Exercise 6.2 of Class 11 Maths in NCERT focuses on topics related to permutations when all the objects are distinct, and the factorial method is used to understand the count and organise the objects in different orders. These concepts further help in other topics such as probability. The NCERT Solutions discuss the step-by-step methodology to apply these techniques effectively.
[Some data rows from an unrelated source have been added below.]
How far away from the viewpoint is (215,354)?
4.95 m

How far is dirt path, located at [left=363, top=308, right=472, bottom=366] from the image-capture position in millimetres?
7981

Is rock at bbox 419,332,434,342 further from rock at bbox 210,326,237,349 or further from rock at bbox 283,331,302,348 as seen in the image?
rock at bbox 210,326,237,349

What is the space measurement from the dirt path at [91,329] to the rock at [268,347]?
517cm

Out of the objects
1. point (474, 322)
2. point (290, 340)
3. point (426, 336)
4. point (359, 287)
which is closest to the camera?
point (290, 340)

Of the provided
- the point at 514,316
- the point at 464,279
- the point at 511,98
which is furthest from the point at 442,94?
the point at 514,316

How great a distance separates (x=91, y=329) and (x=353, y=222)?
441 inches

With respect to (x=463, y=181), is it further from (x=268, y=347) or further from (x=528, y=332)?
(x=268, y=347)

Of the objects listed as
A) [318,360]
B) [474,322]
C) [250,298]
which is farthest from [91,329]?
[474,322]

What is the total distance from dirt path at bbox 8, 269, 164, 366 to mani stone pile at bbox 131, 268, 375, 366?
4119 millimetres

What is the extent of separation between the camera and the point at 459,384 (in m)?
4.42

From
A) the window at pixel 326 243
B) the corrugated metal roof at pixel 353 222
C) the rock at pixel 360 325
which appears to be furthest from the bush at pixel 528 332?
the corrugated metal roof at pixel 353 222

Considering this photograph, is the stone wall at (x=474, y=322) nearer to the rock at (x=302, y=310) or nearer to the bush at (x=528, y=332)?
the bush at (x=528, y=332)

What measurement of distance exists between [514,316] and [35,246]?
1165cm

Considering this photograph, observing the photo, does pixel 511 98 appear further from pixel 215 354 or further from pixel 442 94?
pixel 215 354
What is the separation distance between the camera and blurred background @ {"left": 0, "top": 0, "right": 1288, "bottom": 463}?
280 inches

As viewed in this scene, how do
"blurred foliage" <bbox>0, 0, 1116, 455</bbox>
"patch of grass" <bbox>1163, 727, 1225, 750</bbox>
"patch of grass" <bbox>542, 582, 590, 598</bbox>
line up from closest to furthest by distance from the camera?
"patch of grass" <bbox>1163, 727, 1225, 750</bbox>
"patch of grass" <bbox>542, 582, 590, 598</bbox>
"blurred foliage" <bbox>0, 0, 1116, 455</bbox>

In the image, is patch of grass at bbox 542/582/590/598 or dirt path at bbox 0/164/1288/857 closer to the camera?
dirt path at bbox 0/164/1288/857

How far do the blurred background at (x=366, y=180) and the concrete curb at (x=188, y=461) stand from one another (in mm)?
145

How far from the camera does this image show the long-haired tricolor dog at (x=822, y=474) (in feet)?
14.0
NCERT Solutions Class 11 Maths Chapter 6 Exercise 6.2

Question:1(i) Evaluate $\; 8 !$

Answer:

Factorial can be given as :

$8!=8\times 7\times 6\times 5\times \times 4\times 3\times 2\times 1=40320$

Question:1(ii) Evaluate $\; 4!-3!$

Answer:

Factorial can be given as :

$(ii)\; 4!-3!$

$=( 4\times 3\times 2\times 1)-(3\times 2\times 1)$

$=24-6$

$=18$

Question:2 Is $3!+4!=7!\; ?$

Answer:

Factorial can be given as :

To prove : $3!+4!=7!$

R.H.S : $3!+4!$

$=(3\times 2\times 1)+( 4\times 3\times 2\times 1)$

$=6+24$

$=30$

L.H.S : $7!$

$=7\times 6\times 5\times 4\times 3\times 2\times 1=5040$

$L.H.S\neq R.H.S$

Question:3 Compute $\frac{8!}{6!\times 2!}$

Answer:

To compute the factorial :

$\frac{8!}{6!\times 2!}=\frac{8\times 7\times 6!}{6!\times 2\times 1}$

$=\frac{8\times 7}{ 2}$

$=4\times 7=28$

So the answer is 28

Question:4 If $\frac{1}{6!}+\frac{1}{7!}=\frac{x}{8!},$ find x

Answer:

Factorial can be given as :

To find x : $\frac{1}{6!}+\frac{1}{7!}=\frac{x}{8!},$

$R.H.S :\, \, \frac{1}{6!}+\frac{1}{7!}$

$= \frac{1}{6!}+\frac{1}{7\times 6!}$

$= \frac{1}{6!}(1+\frac{1}{7})$

$= \frac{1}{6!}(\frac{8}{7})$

$L.H.S:\, \, \frac{x}{8!},$

$=\frac{x}{8\times 7\times 6!}$

Given : $L.H.S= R.H.S$

$\frac{1}{6!}\left ( \frac{8}{7} \right )=\frac{x}{8\times 7\times 6!}$

$\Rightarrow \, \, 8=\frac{x}{8}$

$\Rightarrow \, \, x=8\times 8=64$

Question:5(i) Evaluate $\frac{n!}{(n-r)!},$ when

$\; n=6,r=2$

Answer:

To evaluate $\frac{n!}{(n-r)!},$

Put $n=6,r=2$

$\frac{n!}{(n-r)!}=\frac{6!}{(6-2)!}$

$=\frac{6!}{4!}$

$=\frac{6\times 5\times 4!}{4!}$

$=6\times 5=30$

Question:5(ii) Evaluate $\frac{n!}{(n-r)!},$ when

$\; n=9,r=5$

Answer:

To evaluate $\frac{n!}{(n-r)!},$

Put $n=9,r=5$

$\frac{n!}{(n-r)!}=\frac{9!}{(9-5)!}$

$=\frac{9!}{4!}$

$=\frac{9\times 8\times 7\times 6\times 5\times 4!}{4!}$

$=9\times 8\times 7\times 6\times 5=15120$

Also, see

Topics covered in Chapter 6 Permutations and Combinations Exercise 6.2

1. Permutations:
Permutations mean the different ways of arranging a set of objects in a specific order. In permutations, the order of arrangement is important. Understanding of this concept further helps in solving complex problems.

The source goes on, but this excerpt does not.